Scaling and root planing is a treatment for gum disease that consists of a thorough cleaning below the gumline. While scaling eliminates plaque and tartar from below the gum line, root planing aims to smooth the tooth’s root and facilitate reattachment of the gums to the tooth. Root planing is essential for having healthy gums and teeth.
Chronic periodontitis patients benefit from scaling and root planing, according to research published in the American Dental Association journal in July 2015. In the United States, 47.2% of individuals over 30 are affected by chronic periodontitis.
Teeth scaling and root planing help minimize the pockets between teeth and gums, preventing the loss of teeth, bone, and tissue that comes with chronic periodontal disease.
Root planning is primarily a preventive and standalone treatment for periodontal disease. The following are some of the reasons why you should seek root planning:
Bacteria present in periodontal infection can move to other body parts via circulation. Root planning halts the progression of periodontal disease and prevents the spread of infection.
In gums, the body responds with a chronic inflammatory response that can destroy the gum tissues and bone. This process can eventually lead to tooth and bone loss. Scaling and root planing may slow the spread of periodontal disease and safeguard teeth.
One of the most commonly found symptoms of periodontal disease is foul breath. Food particles and germs in the mouth can contribute to poor breath. Root planning removes odor-causing particles from the oral cavity, resulting in less bad breath.
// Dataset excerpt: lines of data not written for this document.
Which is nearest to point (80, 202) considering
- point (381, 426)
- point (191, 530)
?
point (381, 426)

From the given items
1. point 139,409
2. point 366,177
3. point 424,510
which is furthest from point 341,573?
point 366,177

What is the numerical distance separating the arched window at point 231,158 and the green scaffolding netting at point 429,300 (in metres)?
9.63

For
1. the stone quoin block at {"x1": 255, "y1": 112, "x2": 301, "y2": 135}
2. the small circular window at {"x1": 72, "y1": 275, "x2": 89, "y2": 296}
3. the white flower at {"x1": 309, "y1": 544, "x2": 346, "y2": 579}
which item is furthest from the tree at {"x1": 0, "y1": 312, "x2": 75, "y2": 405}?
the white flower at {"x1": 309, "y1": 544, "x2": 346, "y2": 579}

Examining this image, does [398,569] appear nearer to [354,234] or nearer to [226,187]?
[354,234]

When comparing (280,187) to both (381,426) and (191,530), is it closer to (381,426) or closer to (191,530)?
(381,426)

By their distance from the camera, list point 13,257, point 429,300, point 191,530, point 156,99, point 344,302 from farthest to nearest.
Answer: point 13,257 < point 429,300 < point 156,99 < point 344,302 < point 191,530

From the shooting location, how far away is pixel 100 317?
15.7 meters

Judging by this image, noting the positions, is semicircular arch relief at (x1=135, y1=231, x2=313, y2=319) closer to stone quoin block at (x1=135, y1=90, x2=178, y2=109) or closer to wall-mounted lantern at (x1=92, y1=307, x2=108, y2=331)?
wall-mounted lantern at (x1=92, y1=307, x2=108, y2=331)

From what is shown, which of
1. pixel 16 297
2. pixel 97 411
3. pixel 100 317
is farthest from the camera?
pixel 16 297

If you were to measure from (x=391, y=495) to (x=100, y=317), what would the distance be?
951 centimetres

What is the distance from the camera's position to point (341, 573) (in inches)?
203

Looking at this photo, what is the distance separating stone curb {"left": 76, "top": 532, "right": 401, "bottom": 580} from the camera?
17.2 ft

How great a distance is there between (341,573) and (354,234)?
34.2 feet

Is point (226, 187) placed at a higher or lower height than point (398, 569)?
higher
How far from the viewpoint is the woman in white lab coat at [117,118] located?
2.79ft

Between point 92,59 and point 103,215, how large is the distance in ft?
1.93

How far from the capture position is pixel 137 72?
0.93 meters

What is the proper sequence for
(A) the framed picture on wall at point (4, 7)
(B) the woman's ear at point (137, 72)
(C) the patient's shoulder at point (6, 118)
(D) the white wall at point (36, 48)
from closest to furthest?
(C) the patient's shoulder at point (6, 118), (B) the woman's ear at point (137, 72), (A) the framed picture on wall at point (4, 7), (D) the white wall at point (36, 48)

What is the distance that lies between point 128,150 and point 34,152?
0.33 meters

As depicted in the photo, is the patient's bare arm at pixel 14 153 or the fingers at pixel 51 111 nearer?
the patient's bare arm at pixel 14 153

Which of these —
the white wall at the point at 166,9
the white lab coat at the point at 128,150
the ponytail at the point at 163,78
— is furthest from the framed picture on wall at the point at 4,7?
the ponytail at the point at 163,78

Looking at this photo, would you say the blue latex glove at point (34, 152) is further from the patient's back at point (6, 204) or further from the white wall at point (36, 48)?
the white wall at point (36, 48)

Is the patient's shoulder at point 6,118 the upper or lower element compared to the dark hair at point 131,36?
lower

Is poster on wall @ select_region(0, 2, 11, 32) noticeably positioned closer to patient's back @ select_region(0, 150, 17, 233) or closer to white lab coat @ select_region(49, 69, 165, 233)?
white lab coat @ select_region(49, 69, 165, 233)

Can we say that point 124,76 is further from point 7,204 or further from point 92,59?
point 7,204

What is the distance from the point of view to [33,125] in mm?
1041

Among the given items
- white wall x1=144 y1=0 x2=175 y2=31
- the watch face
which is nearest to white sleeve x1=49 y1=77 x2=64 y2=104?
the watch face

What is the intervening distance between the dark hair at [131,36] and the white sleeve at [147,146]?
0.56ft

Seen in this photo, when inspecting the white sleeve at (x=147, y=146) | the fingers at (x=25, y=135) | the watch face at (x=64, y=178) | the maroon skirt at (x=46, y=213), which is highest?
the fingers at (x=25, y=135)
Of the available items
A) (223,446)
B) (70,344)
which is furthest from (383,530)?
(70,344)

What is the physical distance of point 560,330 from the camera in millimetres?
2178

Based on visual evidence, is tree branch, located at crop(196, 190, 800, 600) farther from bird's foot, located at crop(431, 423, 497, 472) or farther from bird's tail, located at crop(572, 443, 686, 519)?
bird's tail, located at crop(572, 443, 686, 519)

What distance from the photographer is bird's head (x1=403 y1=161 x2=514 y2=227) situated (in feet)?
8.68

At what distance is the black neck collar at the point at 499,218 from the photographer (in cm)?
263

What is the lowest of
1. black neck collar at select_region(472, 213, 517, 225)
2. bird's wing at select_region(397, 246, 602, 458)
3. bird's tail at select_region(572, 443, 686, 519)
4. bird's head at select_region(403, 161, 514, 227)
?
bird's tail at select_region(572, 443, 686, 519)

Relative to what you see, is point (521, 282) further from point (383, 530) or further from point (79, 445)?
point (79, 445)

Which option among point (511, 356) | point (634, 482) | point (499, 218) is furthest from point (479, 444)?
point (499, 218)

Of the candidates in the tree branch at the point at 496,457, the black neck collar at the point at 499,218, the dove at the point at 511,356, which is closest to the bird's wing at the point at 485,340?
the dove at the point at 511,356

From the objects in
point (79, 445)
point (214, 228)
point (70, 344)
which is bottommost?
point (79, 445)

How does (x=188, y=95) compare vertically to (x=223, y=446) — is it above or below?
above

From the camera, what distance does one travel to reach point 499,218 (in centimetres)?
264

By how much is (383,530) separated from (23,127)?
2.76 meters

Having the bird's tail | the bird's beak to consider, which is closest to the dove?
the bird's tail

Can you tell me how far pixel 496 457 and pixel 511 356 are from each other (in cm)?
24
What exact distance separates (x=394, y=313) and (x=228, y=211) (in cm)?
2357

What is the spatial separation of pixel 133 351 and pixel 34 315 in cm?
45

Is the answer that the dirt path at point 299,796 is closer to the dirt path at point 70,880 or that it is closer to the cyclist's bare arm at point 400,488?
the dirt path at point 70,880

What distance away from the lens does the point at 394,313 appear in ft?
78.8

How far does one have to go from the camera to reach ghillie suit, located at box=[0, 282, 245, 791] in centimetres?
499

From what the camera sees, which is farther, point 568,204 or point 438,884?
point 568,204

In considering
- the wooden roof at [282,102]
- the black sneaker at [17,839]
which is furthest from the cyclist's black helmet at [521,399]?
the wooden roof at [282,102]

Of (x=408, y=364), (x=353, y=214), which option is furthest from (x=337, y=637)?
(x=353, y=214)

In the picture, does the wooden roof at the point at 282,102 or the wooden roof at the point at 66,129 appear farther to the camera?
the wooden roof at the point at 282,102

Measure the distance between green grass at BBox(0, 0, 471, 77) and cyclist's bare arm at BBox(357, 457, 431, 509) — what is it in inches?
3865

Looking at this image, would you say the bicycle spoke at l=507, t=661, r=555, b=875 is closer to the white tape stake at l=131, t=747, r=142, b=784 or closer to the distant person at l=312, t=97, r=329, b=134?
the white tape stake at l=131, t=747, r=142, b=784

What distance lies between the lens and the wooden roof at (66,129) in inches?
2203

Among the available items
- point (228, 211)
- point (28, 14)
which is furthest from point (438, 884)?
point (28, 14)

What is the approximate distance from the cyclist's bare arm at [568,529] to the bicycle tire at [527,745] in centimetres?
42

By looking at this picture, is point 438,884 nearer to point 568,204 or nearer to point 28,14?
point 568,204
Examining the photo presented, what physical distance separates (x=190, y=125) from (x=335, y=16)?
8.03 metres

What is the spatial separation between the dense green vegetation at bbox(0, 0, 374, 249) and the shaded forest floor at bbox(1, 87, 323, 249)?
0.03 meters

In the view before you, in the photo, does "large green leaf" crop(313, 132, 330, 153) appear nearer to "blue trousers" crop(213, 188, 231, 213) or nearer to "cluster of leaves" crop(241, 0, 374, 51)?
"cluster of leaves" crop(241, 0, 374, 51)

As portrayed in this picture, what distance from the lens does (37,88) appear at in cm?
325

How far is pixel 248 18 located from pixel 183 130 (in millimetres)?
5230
Root planning can become necessary for various reasons, such as:
Poor oral hygiene can cause tooth cavities, heart disease, gum disease, diabetes, and cancer. Maintaining healthy teeth and gums is a rewarding effort.
You might endanger your enamel during the scaling process. Underneath tartar and plaque is your tooth’s enamel, which, although the most rigid substance in the human body, can be readily harmed using sharp tartar removal instruments.
A genetic predisposition (also known as genetic susceptibility) is an elevated risk of getting a specific disease due to a person’s genetic makeup. Distinct genetic differences frequently inherited from a parent cause genetic predisposition.
Smoking is the most common cause of severe gum disease in the United States. It can cause your teeth to fall out in extreme circumstances. Gum disease begins when bacteria (germs) on your teeth enter your gums. If the germs remain on your teeth for an extended period, layers of plaque (film) and tartar (hardened plaque) form.
Autoimmune, hematologic, endocrine, and neoplastic processes are systemic disorders with oral manifestations. Autoimmune illness can cause oral ulcers, salivary and parotid gland abnormalities, and tongue alterations.
The risks associated with root planing are minimal. Following the treatment, you may be at risk for infection; therefore, your dentist may prescribe an antibiotic or mouthwash for a few days or weeks. Within a few weeks, the procedure’s adverse effects subside. If they do not, you should contact a dentist.
After scaling and root planing, you must continue regular oral hygiene practices. This involves brushing at least twice each day and flossing often. Additionally, you should maintain a healthy, well-balanced diet and visit your dentist regularly for cleanings to prevent the disease from recurring.
Root planing is a popular treatment for chronic periodontal disease. Adults should get root planing procedures every six months as a preventative measure.
Root planing is one of the most effective ways to manage gum disease before it becomes severe. Your dentist can conduct this outpatient treatment with or without a local anesthetic in their office. In some cases, you may require multiple appointments to finish the process.